■ **TEXT SEGMENT**

=-=-=-=-=

So you guys already know that my great-grandmother is battling cancer. Last spring she was actually diagnosed and recommended to Hospice. However, she’s still here and she’s suffering. My grandmother refused to put her in Hospice and opted to take care of her at home.Initially,  it was a bit much to move her from in and out of her bedroom because she’s gotten so weak. But the doctors ended up recommending that she stay in bed all day.

But I will admit that this situation is extremely hard to deal with. I’ve mentioned before how my great-grandmother has her good moments. Her good moments don’t necessarily come often and I can not take seeing her in her condition. It’s to the point when I go over her house I prefer to hang out in the living room. I have to force myself to go to her room to see her. The woman lying there is not the great-grandmother that I want to remember. The woman lying there is weak and suffering. That is not my great-grandmother. My great grandmother was always full of life. Last time I was home I forced myself to tell her bye as I was leaving. It’s nothing for me to give her a kiss. I’ve been kissing her on her forehead and cheeks all my life. I leaned down kissed her forehead and said I love you. I was so surprised when she whispered I love you too A bushel and a peck and a hug around the neck. That’s a family saying. And I was so happy that we were able to have a moment. Even in her weakest moments she was still able to show me that she was still my great grandma. Regardless of her physical state she was STILL my great-grandma.

Writing this is bringing tears to my eyes. Because I know one of these days I’m going to lose her. The Hospice nurse just told my grandmother that my great grandma was getting weaker. When my mom told me this I just kind of said but haven’t she been getting weaker all along. Even though I’m smart enough to realize that her getting weaker means death may be near. It’s still hard to accept. Last night, I had a breakdown and just cried knowing what’s to come. I mean this is the woman who babysat me pretty much my entire adolescence. My grandma worked so the majority of the time my babysitter was my great-grandma.

I vividly remember the summers over her house. She hated for us to go in and out. We either had to stay in or we had to stay out. She never wanted us to have any of her Frosted Flakes. She never wanted to give us change to go to the corner store. She made us go get our own switches. I still remember the tv schedule Price is Right at 11. Then we watched the news at 12. Then 12:30 we watched the stories. Then the tv was turned off until her other story came on 3. She didn’t want to be on the phone when her stories were on. Her favorite snack was to eat cornbread mixed with buttermilk. We couldn’t sit on her bed. Couldn’t ask no more than 2 questions at a time. She hated questions and she hated picture. Everytime you tried to take her picture she would make a face. We had rules for days.  One of my fondest memories is when my mom used to drop me off at her house before school while I was in the sixth grade. Every morning I would walk in the house and I would stand outside her room to make sure I could hear her snoring. Then I would go and lay down for another hour before she came and woke me up to get me ready for school.

=-=-=-=-=

■ **SUPPLIED MATERIAL**

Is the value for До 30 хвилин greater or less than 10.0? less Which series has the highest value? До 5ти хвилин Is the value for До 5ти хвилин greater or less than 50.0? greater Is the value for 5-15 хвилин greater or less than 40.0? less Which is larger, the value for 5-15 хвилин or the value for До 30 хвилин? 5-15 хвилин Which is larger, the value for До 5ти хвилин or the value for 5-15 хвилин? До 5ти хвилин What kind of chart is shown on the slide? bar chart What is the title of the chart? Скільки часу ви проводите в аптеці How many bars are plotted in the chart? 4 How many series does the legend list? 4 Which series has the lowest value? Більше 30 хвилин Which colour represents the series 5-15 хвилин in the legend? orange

=-=-=-=-=

■ **EXERCISE INSTRUCTIONS**
A) Answer these questions about the great-grandmother post, one line each:
(i) What was the great-grandmother's favorite snack?
(ii) What did she whisper back when told "I love you"?
(iii) Which show was on the tv schedule at 11?
B) Copy the great-grandmother post word for word, from "So you guys" to "bed all day.".

■ **ANSWERS BY ITEM**
A)
(i) Cornbread mixed with buttermilk.
(ii) "I love you too A bushel and a peck and a hug around the neck."
(iii) Price is Right.

B)
So you guys already know that my great-grandmother is battling cancer. Last spring she was actually diagnosed and recommended to Hospice. However, she’s still here and she’s suffering. My grandmother refused to put her in Hospice and opted to take care of her at home.Initially,  it was a bit much to move her from in and out of her bedroom because she’s gotten so weak. But the doctors ended up recommending that she stay in bed all day.